• _研读文本_
::::::::

Spark SQL组件源码分析

功能

Spark新发布的Spark SQL组件让Spark对SQL有了别样于Shark基于Hive的支持。参考官方手册,具体分三部分:

其一,能在Scala代码里写SQL,支持简单的SQL语法检查,能把RDD指定为Table存储起来。此外支持部分SQL语法的DSL。

其二,支持Parquet文件的读写,且保留Schema。

其三,能在Scala代码里访问Hive元数据,能执行Hive语句,并且把结果取回作为RDD使用。


第一点对SQL的支持主要依赖了Catalyst这个新的查询优化框架(下面会给出一些Catalyst的简介),在把sql解析成逻辑执行计划之后,利用Catalyst包里的一些类和接口,执行了一些简单的执行计划优化,最后变成RDD的计算。虽然目前的sql parser比较简单,执行计划的优化比较通配,还有些参考价值,所以看了下这块代码。目前这个PR在昨天已经merge进了主干,可以在sql模块里看到这部分实现,还有catalyst模块看到Catalyst的代码。下面会具体介绍Spark SQL模块的实现。

第二点对Parquet的支持不关注,因为我们的应用场景里不会使用Parquet这样的列存储,适用场景不一样。

第三点对Hive的这种结合方式,没有什么核心的进展。与Shark相比,Shark依赖Hive的Metastore,解析器等能把hql执行变成Spark上的计算,而Hive的现在这种结合方式与代码里引入Hive包执行hql没什么本质区别,只是把hive hql的数据与RDD的打通这种交互做得更友好了。

::::::::

• _所给资料_
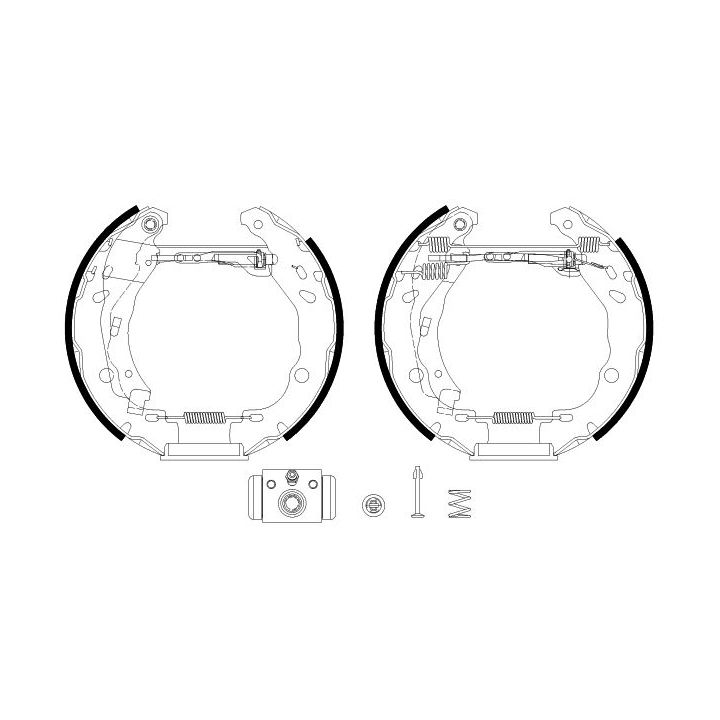 Stabdžių trinkelių komplektas MINTEX MSP413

::::::::

• _练习任务_
(A) 将Spark SQL源码分析一文中从“其一,能在Scala代码里写”到“样的列存储,适用场景不一样。”之间的文字（包括首尾）原样重新录入。
(B) 根据Spark SQL源码分析一文回答下列问题：
(i) Spark SQL支持读写哪种文件，读写时保留什么？
(ii) Spark SQL对SQL的支持主要依赖哪个查询优化框架？
(iii) 文中说Shark依赖Hive的哪些部分？

• _参考答案_
(A)
其一,能在Scala代码里写SQL,支持简单的SQL语法检查,能把RDD指定为Table存储起来。此外支持部分SQL语法的DSL。

其二,支持Parquet文件的读写,且保留Schema。

其三,能在Scala代码里访问Hive元数据,能执行Hive语句,并且把结果取回作为RDD使用。


第一点对SQL的支持主要依赖了Catalyst这个新的查询优化框架(下面会给出一些Catalyst的简介),在把sql解析成逻辑执行计划之后,利用Catalyst包里的一些类和接口,执行了一些简单的执行计划优化,最后变成RDD的计算。虽然目前的sql parser比较简单,执行计划的优化比较通配,还有些参考价值,所以看了下这块代码。目前这个PR在昨天已经merge进了主干,可以在sql模块里看到这部分实现,还有catalyst模块看到Catalyst的代码。下面会具体介绍Spark SQL模块的实现。

第二点对Parquet的支持不关注,因为我们的应用场景里不会使用Parquet这样的列存储,适用场景不一样。

(B)
(i) Parquet文件，读写时保留Schema。
(ii) Catalyst。
(iii) Hive的Metastore、解析器等。